Diversifying your portfolio is one of the most repeated words of advice from pundits and armchair executives alike. Contrary to the stereotype, it is possible to achieve diversification in your portfolio while investing in a stellar TSX dividend stock that pays out monthly.
Yes, a diversified TSX dividend stock exists, and it belongs in your portfolio. That company is Exchange Income Corporation (TSX:EIF), and here’s what investors need to know.
Meet Exchange Income Corporation
Exchange is an acquisition-focused stock that operates over a dozen subsidiaries broadly classified into aviation and manufacturing segments.
The subsidiaries offer stable business models that generate free cash and serve unique niches in the market.
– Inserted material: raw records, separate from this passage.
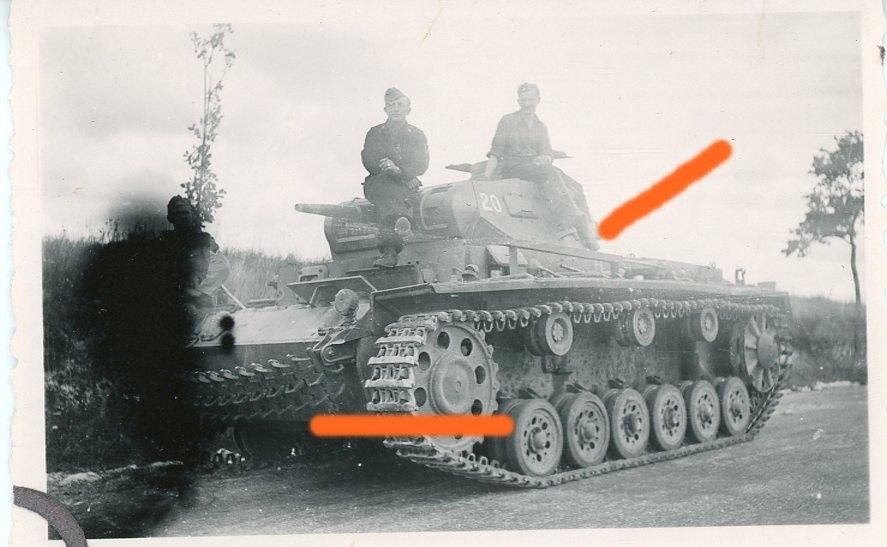 Kämpfe Panzer  Tank Russland Polen Foto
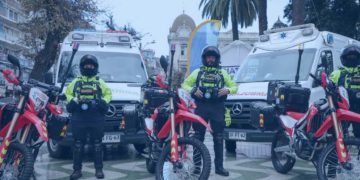 Valparaíso suma nuevos dispositivos móviles para reforzar atención de urgencias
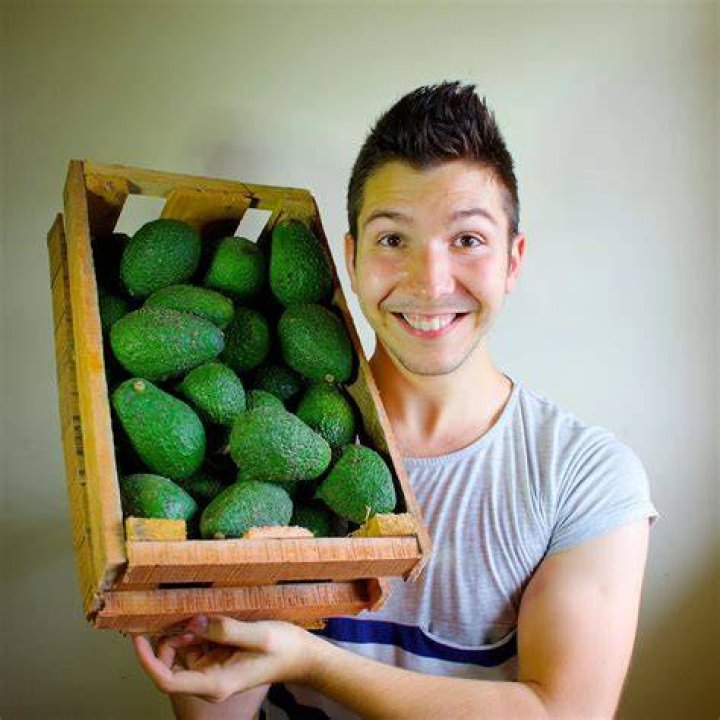 Nikocado Avocado Bio (Wiki) 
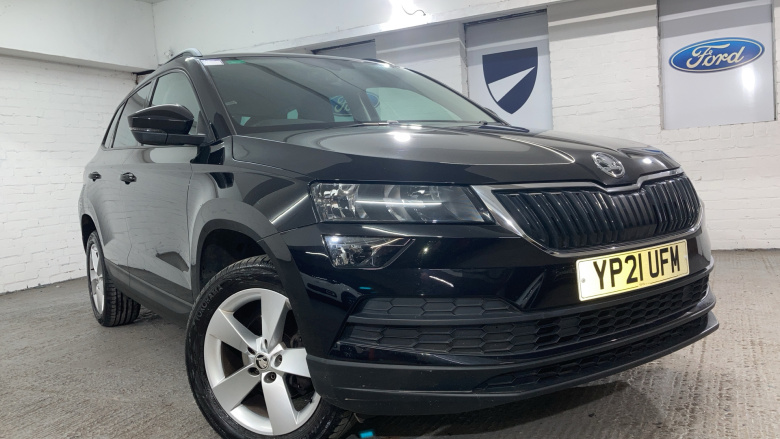 Skoda Karoq 1.0 TSI 110 SE 5dr Petrol Estate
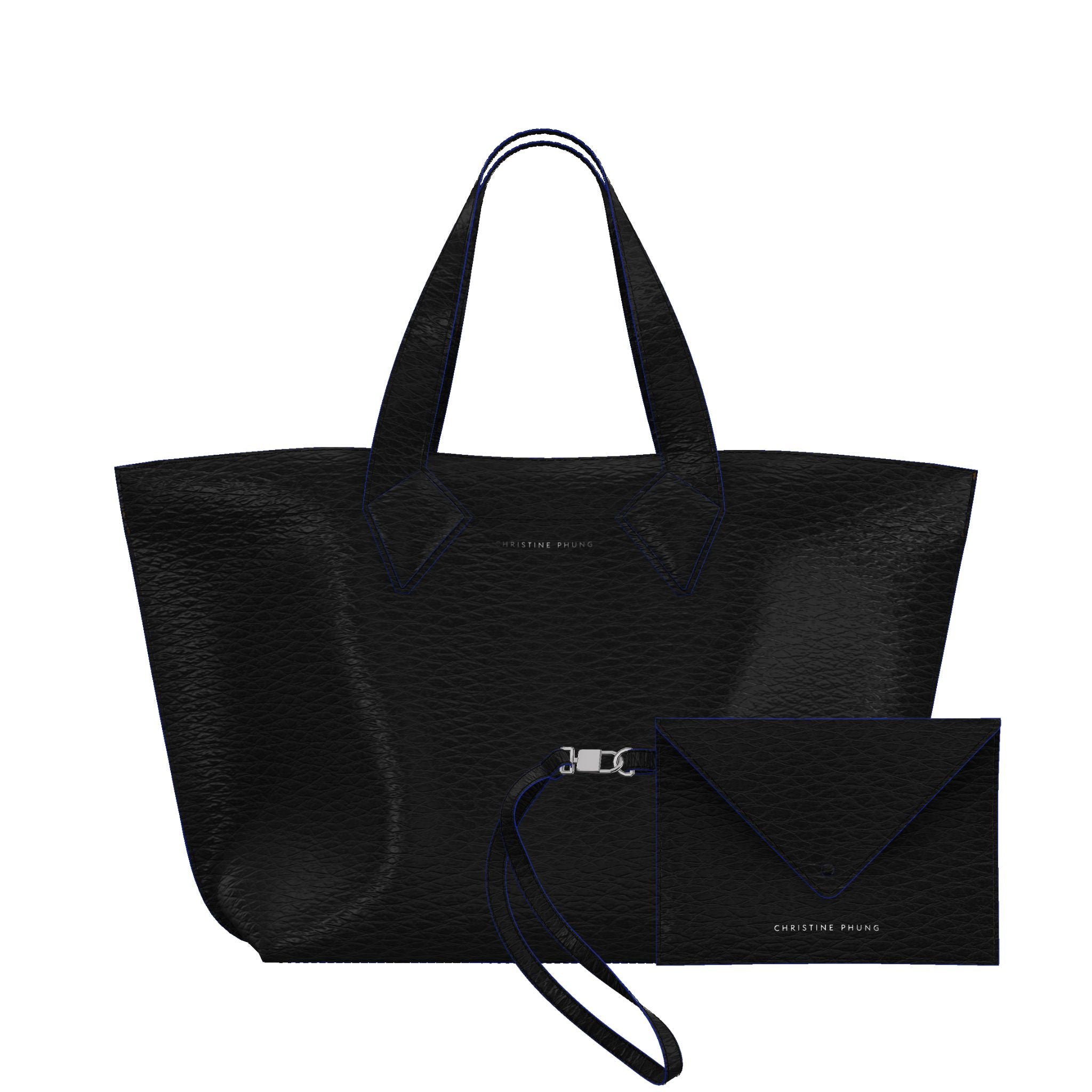 SAC CABAS XL VESPER NOIR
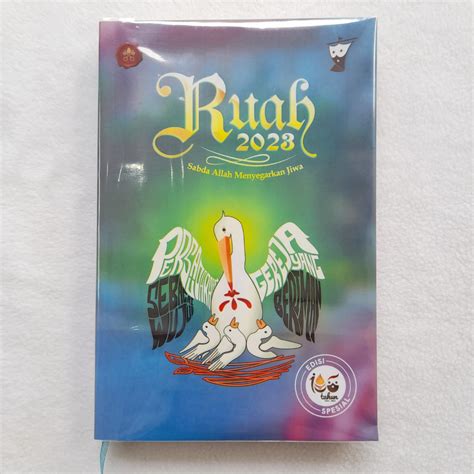 Jual BUKU RUAH RENUNGAN HARIAN KATOLIK 3 BULANAN 2023 RUAH JULI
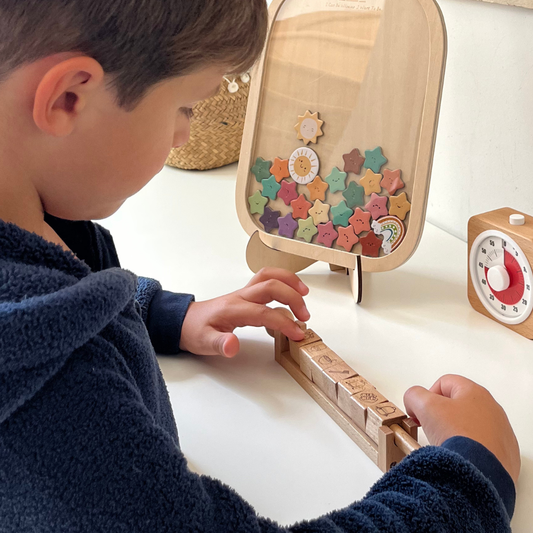 Bocal des Petites Victoires : motiver votre enfant au quotidien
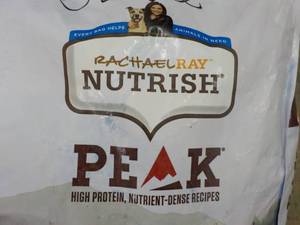 Rachel Ray 12 lb. Bag Nourish Dog F...
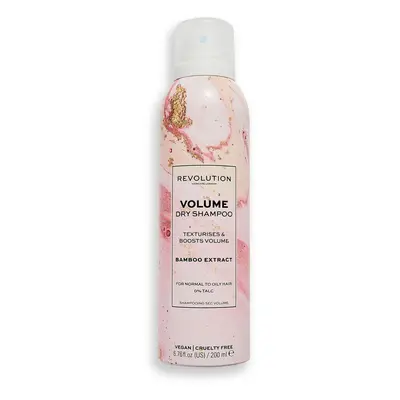 Revolution Haircare Suchý šampon pro objem vlasů Volume (Dry Shampoo) 200 ml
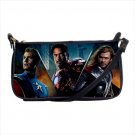 Shoulder clutch bag purse AVENGERS  iron man thor captain america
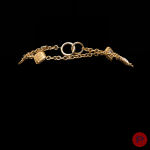 CHANEL - 1980'S- CEINTURE SAUTOIR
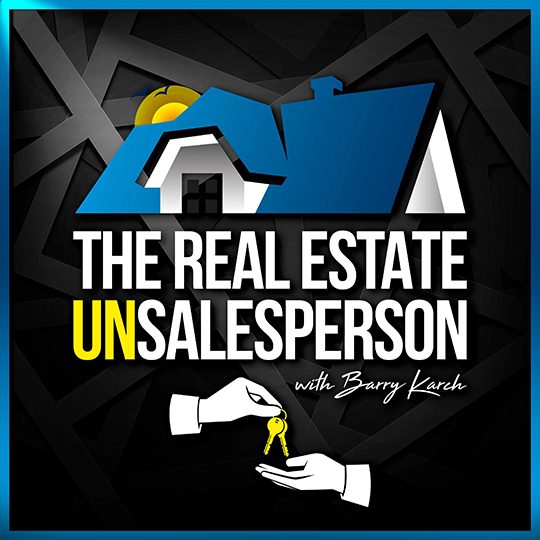 The Real Estate UnSalesperson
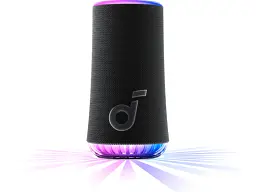 Портативна колонка ANKER SoundCore Glow Black (A3166G11) - мініатюра 2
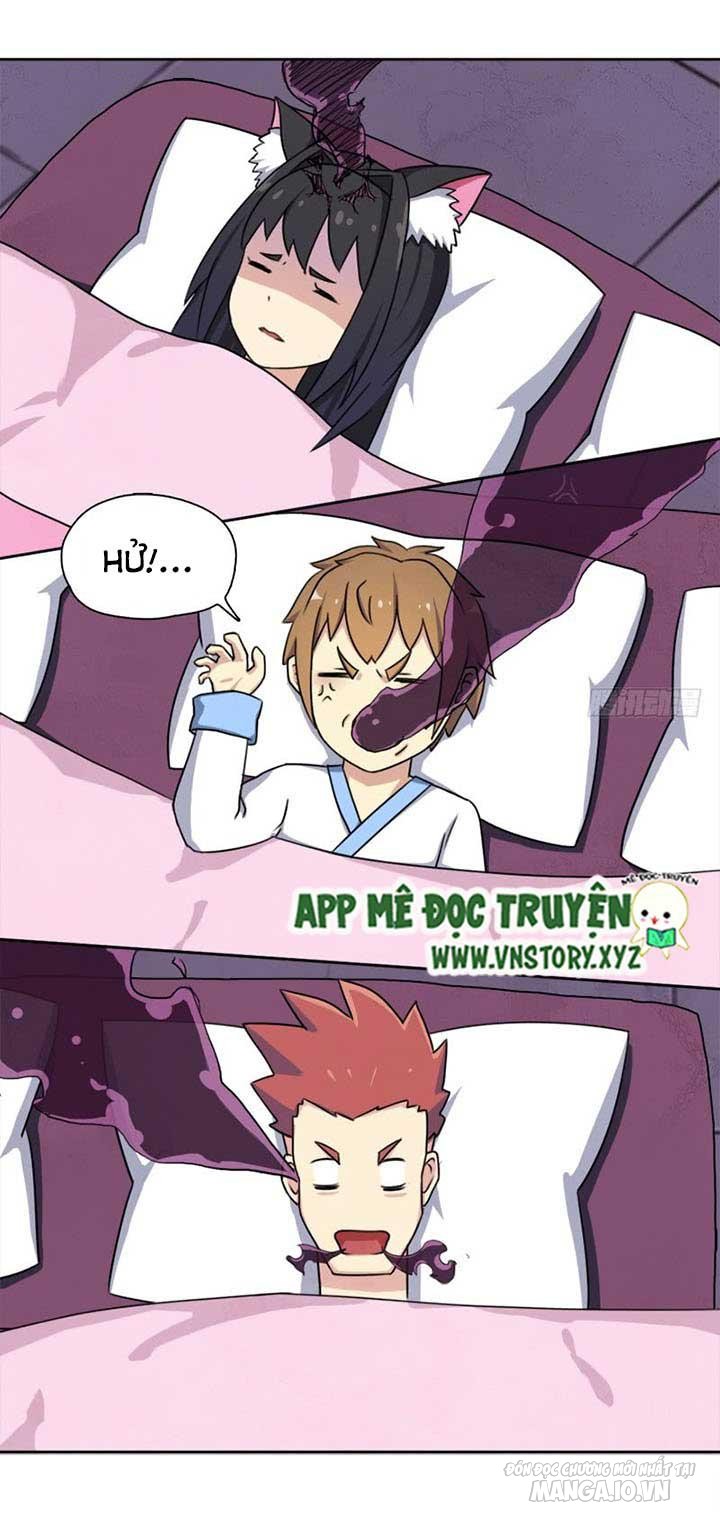 Cứu Thế Giới Đi Ông Chú Chapter 22 - Trang 2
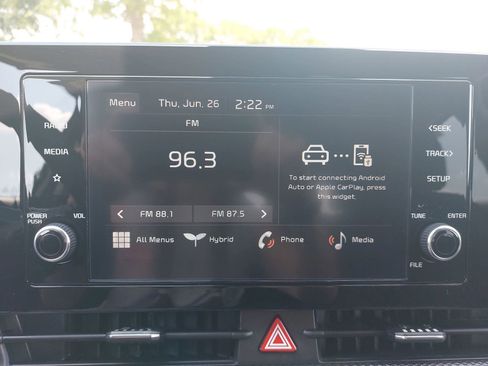 New 2025 Kia Sportage LX image 22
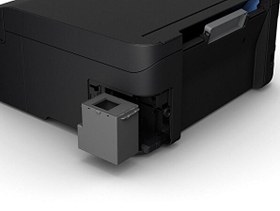 Resim Epson Ecotank L3550 Fotokopi + Tarayıcı + Wifi Direkt + Airprint + Tanklı Yazıcı 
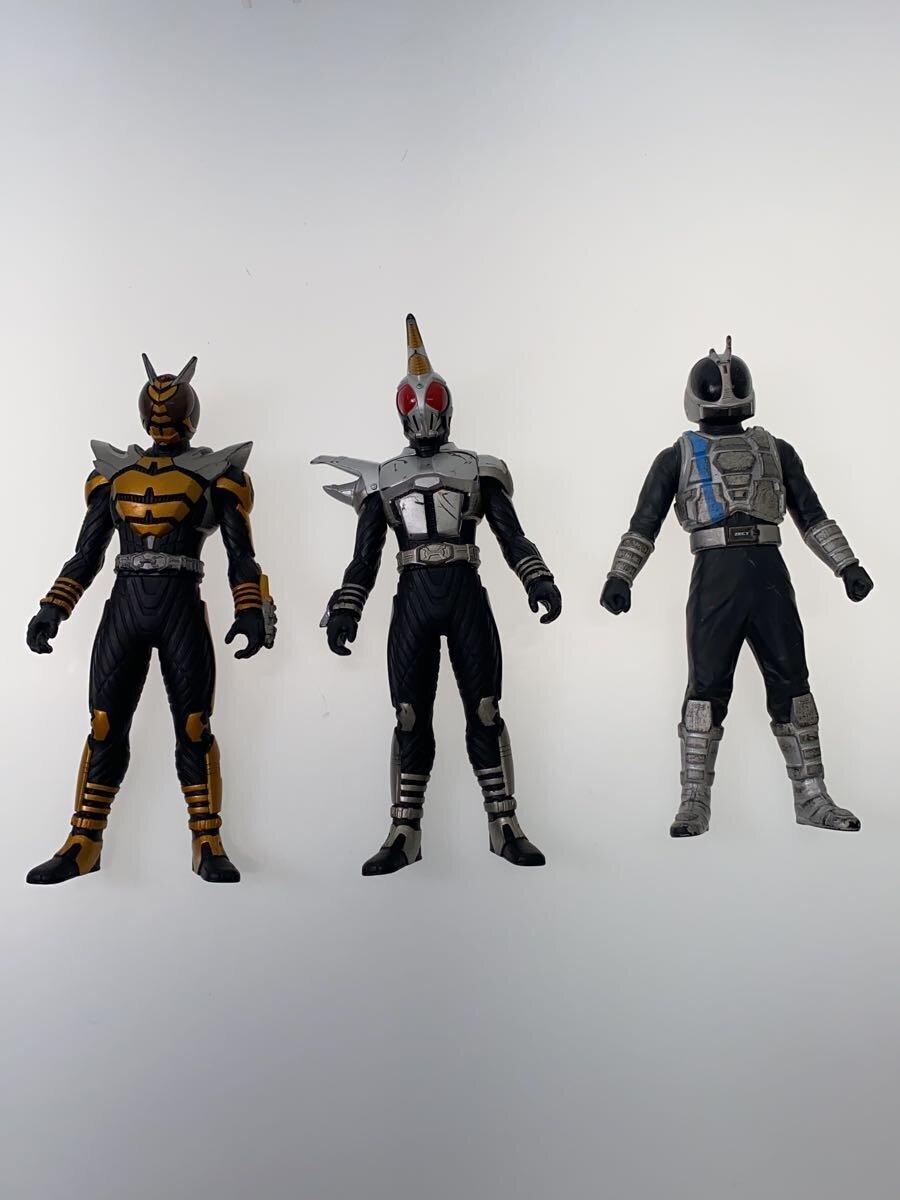 Other Brands Sofubi Kamen Rider Kabuto - Lot of 25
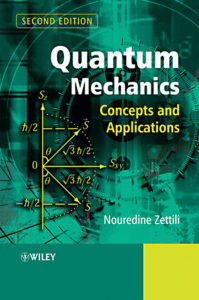 Quantum Mechanics - Concepts and Applications - 2ndEd - Nouredine Zettili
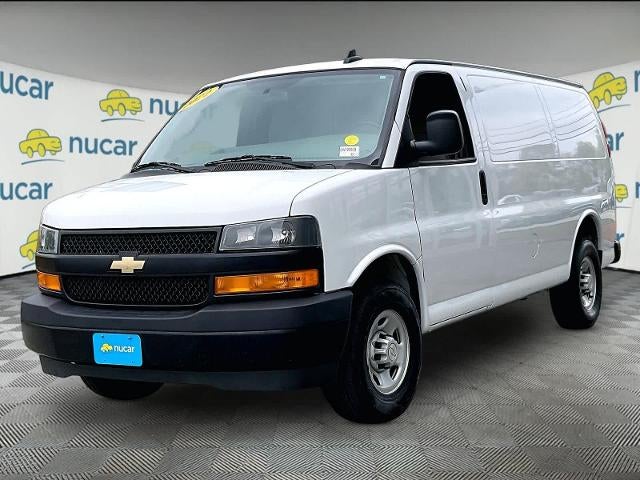 2022 Chevrolet Express Cargo Van RWD 2500 135"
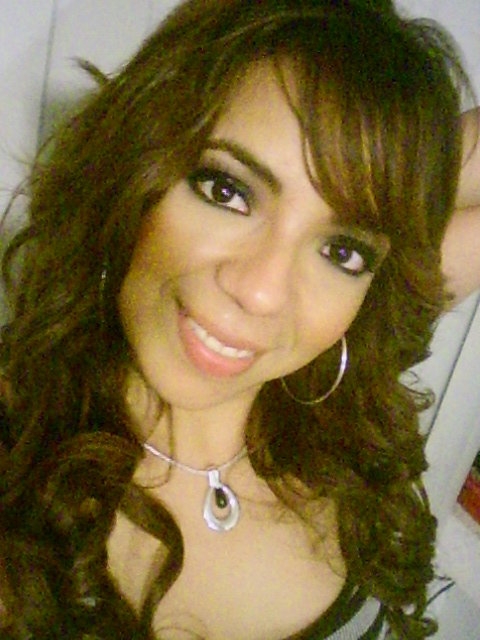 Date this foxy Mexico girl LISETTE from Df MX385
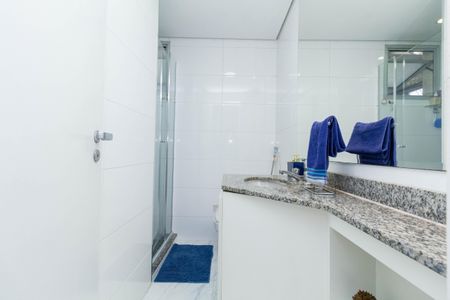 Apartamento à venda com 87m², 3 quartos e 2 vagas Apartamento à venda com 87m², 3 quartos e 2 vagasBanheiro 2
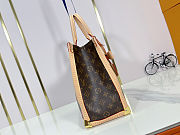 Colestore Louis Vuitton LV x TM OnTheGo MM Monogram Cherry 35x27x14cm - 5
In fact, many of those subsidiaries operate in segments where there is limited, if any, competition.
By way of example, in the aviation segment, Exchange’s subsidiaries include one of Canada’s largest flight schools as well as passenger and cargo air service to Canada’s remote north.
Turning to the manufacturing segment, examples of Exchange’s subsidiaries include wireless infrastructure solutions and the manufacturing of precision parts and components for the defence segment.
Apart from the niche factor these businesses boast, there’s also a unique vertical integration synergy afoot.
Specifically, pilots trained in Exchange’s flight school (Moncton Flight College) receive a guaranteed five-year offer within one of Exchange’s airlines.
A similar arrangement exists on the manufacturing side, where machining, manufacturing and processing subsidiaries work together to streamline projects.
How is Exchange doing?
The result of that efficient cross-subsidiary operations is healthy revenue generation that leaves room for growth and a tasty dividend.
That level of integration is something few other TSX dividend stocks can offer.
Turning to results, Exchange posted results for the first fiscal of 2025 earlier this month. In that report, Exchange reported record revenue of $668 million, with adjusted EBITDA hitting $130 million.
Overall, the company earned $7 million in the quarter, reflecting a $2 million increase over the prior year. On an adjusted basis, Exchange earned $14 million, reflecting a $4 million increase year over year.
Turning to the guidance for the rest of fiscal 2025, Exchange forecasts strong growth to continue, with revenue hitting $2.8 billion.
Prospective investors should also note that Exchange continues its acquisition-focused approach to growth. That includes the announcement to acquire Canadian North Airlines.
Canadian North is a regional carrier operating in over two dozen locations in Canada’s north. Exchange’s $205 million acquisition of the airline will bolster its presence in that key market and introduce additional synergy opportunities.
Let’s talk about that income
One of the main selling points of Exchange as a great TSX dividend stock is the monthly dividend. As of the time of writing, the yield on that dividend works out to a very appetizing 4.57% yield.
This means that investors who can drop $30,000 into the stock (as part of a larger, well-diversified portfolio) can expect to earn a monthly income of just over $110.
For those investors not ready to draw on that income, reinvesting that income will earn two additional shares each month. Throw in the expected growth from the stock, and you have what is not only a great TSX dividend stock but one of the best options on the market.
Also worth noting is that Exchange has committed to providing investors with bumps to that dividend. In fact, the company has provided investors with 17 increases over the past two years.
Will you purchase this TSX dividend stock?
Exchange is a great investment for nearly any portfolio. The company offers strong growth, a tasty monthly dividend and some defensive appeal.
In my opinion, a core position in Exchange should be part of any well-diversified portfolio.
Buy it, hold it, and watch your investment grow.